João Trevisan: Descarrilho
curadoria de Atila Regiani
10/8—6/9/18
João caminha na trilha férrea ao lado de sua rua. Entre dormentes de madeira desgastadas; trilhos e peças do abandono, gastas, enferrujando… A passagem do tempo deita estruturas poéticas que lhe apegam e alumbram os sentidos numa procura voraz não só estética. É mais!
Seu caderno não só de anotações visuais e textuais muito bem urdidas nos desenhos e nos conceitos, nos expõe o conhecimento da força densa da madeira e do ferro que ele recolhe em curiosas caminhadas para acolher a “tensão entre dois pontos”: equilíbrio x desequilíbrio; dobráveis x desdobráveis em infinitas disposições entre o ser do visível e do invisível.
As articulações estruturais desenhadas como o mesmo esmero do grafismo em seu desenho, nos apontam que peso, densidade e leveza, dialogam com o espaço e matéria propondo conviver com formas mutantes e com um olhar desafiador de quem atento, possa mais do que ver.

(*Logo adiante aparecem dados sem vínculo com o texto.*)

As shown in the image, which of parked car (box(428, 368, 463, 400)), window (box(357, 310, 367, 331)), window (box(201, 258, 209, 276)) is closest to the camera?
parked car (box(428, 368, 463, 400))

João tem intuição e erudição com mesmos pesos ligando a matéria à poesia com justeza e acuidade. Presta atenção a este corpo da matéria que sofre com o tempo e que corre não só sobre a superficie de ferro em que se recebe peso e tensão do trem que duas vezes passa ao dia para levar não só a carga alçada ao destino. Leva também o que todo menino eterno assiste lá de dentro do imaginário e que não se diz só por paixão e palavras.
Lembro que Milton Nascimento, como bom mineiro, desenhou como um menino um trem no trilho e no sol das Geraes e usa-o como símbolo de seus discos. João de similar paixão, professa o alfabeto da memória de destinos, engates e desgastes para formatar com precisão cientifica seus consequentes desdobraveis efêmeros.
Caminhei com eles num fim de tarde por estes trilhos vizinhos e pode testemunhar seu alumbramento por estas matérias sem a qual não se faz da arte e da vida, a unidade.
Madeira e ferro, solidão e coragem, materia e impermanênia, dão forma a uma obra singular que quer e pensa a mutabilidade como o trem que se articula maleavel e musical cheio de ritmos em vagões, equilibrando-se elegante, voraz e fugaz sobre trilhos, trilhas que nunca tem fim...
João já é sábio desta arte poética do infinito/finito em equilibrio e tensão, portanto tem sabedoria da eternidade, agora!